David Vallner wrote:
>> How about C#, well it runs in Windows and without serious and expensive
>> firewalls you just can't go anywhere near the Internet.
> 
> You need to tighten off Unix-based servers too. Heck, there are even
> serious and expensive firewalls for Linux around too, because not
> everyone has an in-house iptables guru.
But everybody *should* have a *certified* Cisco engineer if they use
Cisco routers, for example. It's one of the costs of doing business.

> Speaking purely theorethically, Ruby can not be made as performant as
> Java or C# could be made if they had ideally performing implementations.
> Latent typing makes it almost impossible to do certain optimizations as
> static typing does. That's pure fact.

I'm not sure I agree with you here. First of all, while latent typing
may prevent you from optimizing (and I'm writing in Perl, not Ruby)

$j=0;
for ($k=0; $k<100000; $k++) {
  $j++;
}

to

$j=$k=100000;

that kind of optimization is a trick used by compilers to get good
performance on trivial benchmarks, rather than something with a more
wide-ranging real-world payoff.

Second "compiled languages", like Java, C#, C++ and even C have
extensive optimized run-time libraries to do all the lower-level things
that a "true optimizing compiler", if such a thing existed, would do
automatically.
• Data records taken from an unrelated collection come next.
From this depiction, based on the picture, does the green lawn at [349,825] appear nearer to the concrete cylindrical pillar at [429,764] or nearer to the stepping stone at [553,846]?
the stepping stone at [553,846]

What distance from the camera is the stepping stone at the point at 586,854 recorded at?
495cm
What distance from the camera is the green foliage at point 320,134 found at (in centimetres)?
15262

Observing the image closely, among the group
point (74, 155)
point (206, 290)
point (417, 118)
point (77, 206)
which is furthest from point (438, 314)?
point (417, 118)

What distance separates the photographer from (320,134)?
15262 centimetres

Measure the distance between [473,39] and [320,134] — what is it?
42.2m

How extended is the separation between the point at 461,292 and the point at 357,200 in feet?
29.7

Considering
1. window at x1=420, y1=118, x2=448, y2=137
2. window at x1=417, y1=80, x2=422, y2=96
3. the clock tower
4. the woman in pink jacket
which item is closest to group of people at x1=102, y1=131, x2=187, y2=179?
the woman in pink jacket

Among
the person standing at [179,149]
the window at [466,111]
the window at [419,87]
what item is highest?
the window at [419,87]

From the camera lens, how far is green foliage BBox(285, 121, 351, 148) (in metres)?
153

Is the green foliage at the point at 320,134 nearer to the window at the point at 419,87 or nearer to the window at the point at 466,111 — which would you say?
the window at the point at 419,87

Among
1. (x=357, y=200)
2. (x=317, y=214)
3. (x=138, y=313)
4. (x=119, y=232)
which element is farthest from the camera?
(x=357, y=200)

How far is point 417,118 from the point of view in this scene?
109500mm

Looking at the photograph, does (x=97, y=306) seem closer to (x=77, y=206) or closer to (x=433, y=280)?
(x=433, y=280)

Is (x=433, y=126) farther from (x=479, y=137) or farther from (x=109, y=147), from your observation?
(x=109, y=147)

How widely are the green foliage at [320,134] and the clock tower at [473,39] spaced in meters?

Over the years, compilers have improved to the point
where they generate optimal code for things like LINPACK and the
Livermore Kernels.

In short, I don't see why a Ruby interpreter *and* run time can't
compete with a Java, C# or C++ compiler *and* run time! As long as you
have to have the same number of bits around to keep track of the
program's data structures, objects, etc., "optimization" becomes a
matter of implementing the operations on the data structures efficiently.